Q: If automakers raise incentives, what form of incentives would you prefer to see?
John Garff, president, Ken Garff Automotive Group, Salt Lake City: "The more transparent in today's world, the better it is for everybody. Any customer cash, very straightforward, simple -- that would be preferred."
Steve Kapusta, head of the OpenLane online remarketing platform, Ally Financial: "Obviously it depends on what the manufacturer wants to do, but in general, I think the manufacturers have been pretty good at leveraging consumer cash. Then the consumer gets the ability to decide what they want to do with the rebate."

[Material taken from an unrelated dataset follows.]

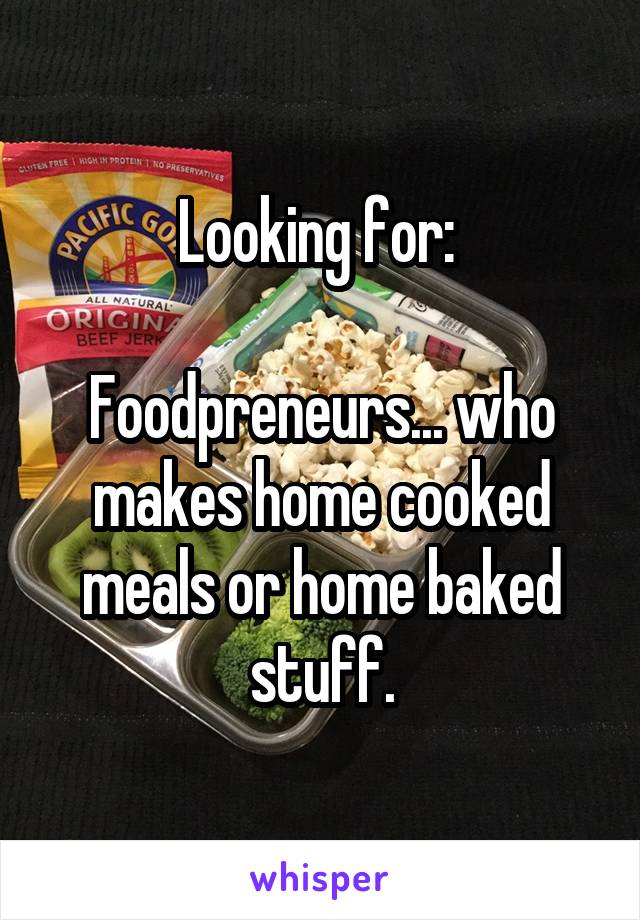 Looking for:   Foodpreneurs... who makes home cooked meals or home baked stuff.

Anil Goyal, senior vice president of operations, Black Book: "I think there will continue to be more push in the leasing area, subventing residuals. And as those interest rates rise, we're still going to continue to see 0 percent APR. Those are the two primary areas."
Jason Laky, automotive and consumer lending business leader, TransUnion: "If we see the Federal Reserve take their slow, measured rate increases, I think we'll still see the same balance of cash incentives versus finance incentives. If we start to see interest rates increase a little faster, it might be harder to make financing incentives as attractive."
Sandy Schwartz, president, Cox Automotive: "If I'm an OEM, I'm going to focus my incentives in the place where they're needed most. Trucks and SUVs need some incentives, but not as much as cars do."